■ **Text under study**
--- START ---

Model Selection and Model Fit

This repository contains tutorials that explore ways to select phylogenetic models for your data and then analyze how well those models fit the data.

First, we'll use RevBayes to select among substitution models using Bayes factors. The tutorial is available here.

We can use Bayes factors to select models in many contexts beyond only substitution models. We might use them to select between concatenated and multispecies coalescent models or alternative clock models in a divergence time analysis. Here we'll use them to select a partition model. A tutorial that demonstrates how to do this is posted here.

As we have seen in the lecture slides, the number of possible partition models grows rapidly as the size of a dataset grows. For large datasets, it can be impractical to use Bayes factors to investigate many possible partition models. We can use alternative and faster strategies to accomplish something similar. IQTree will allow you to do this, selecting both a reasonable partition model and substitution models for each partition. You can easily run this analysis in IQTree for the example files using the command:

 iqtree -s concat.nex -spp partition.nex -m MFP+MERGE

The concat.nex files contains the same four simulated loci that we just estimated Bayes Factors for, and the partition.nex file simply specifies where the locus boundaries in the concatenated alignment. After running this command, open the partition.nex.best_scheme.nex file, which contains the optimal partitioning scheme that IQtree found. You can read more about this functionality here.

--- END ---

■ **Exercise data**

--- START ---

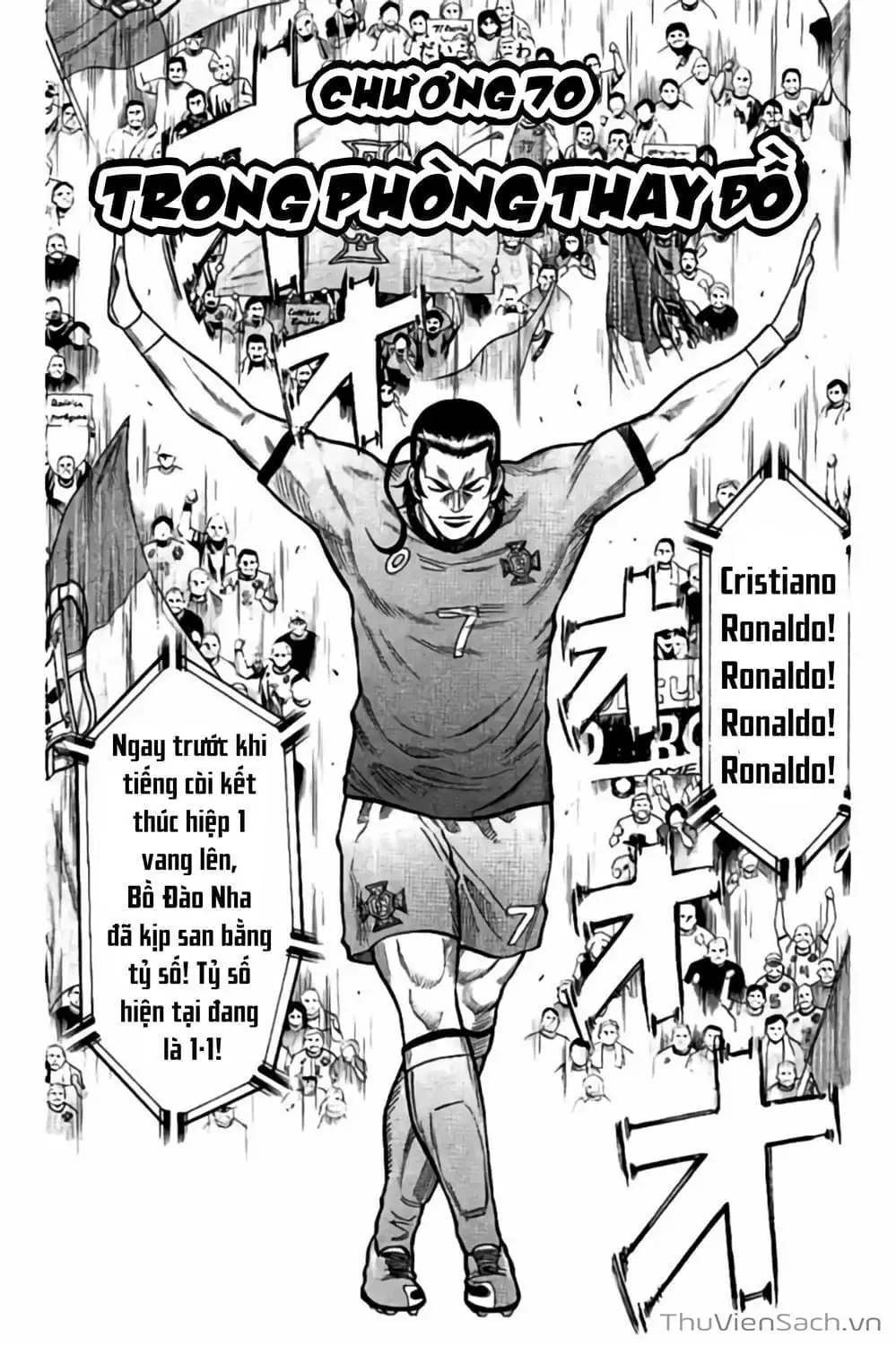 Truyện Tranh Vũ Điệu Trên Sân Cỏ - Fantasista Stella trang 2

--- END ---

■ **Apply what you read**
1: Return the part of the model selection text starting with "First, we'll use" and going on through "is posted here.".
2: Take the model selection text further, picking up after its final sentence.

■ **Results for the exercise**
1:
First, we'll use RevBayes to select among substitution models using Bayes factors. The tutorial is available here.

We can use Bayes factors to select models in many contexts beyond only substitution models. We might use them to select between concatenated and multispecies coalescent models or alternative clock models in a divergence time analysis. Here we'll use them to select a partition model. A tutorial that demonstrates how to do this is posted here.

2:
The above exercises demonstrate how to measure relative model fit, which asks 'What model, among a set of candidates, fits my data the best?' It is of course possible that all of the models in our set of candidates fit the data poorly. In this case, we would simply be choosing the best of a bad bunch without necessarily realizing it. To avoid this, we often want to measure how well the model describes the data in an absolute sense. To do this in a Bayesian framework, we can use posterior prediction. A tutorial introducing posterior prediction in RevBayes for a non-phylogenetic example is available here. Once you understand the fundamentals of posterior prediction in a general sense, these tutorials will show you how to do this for phylogenetic analyses using the P³ pipeline in RevBayes for both data based and inference based test statistics.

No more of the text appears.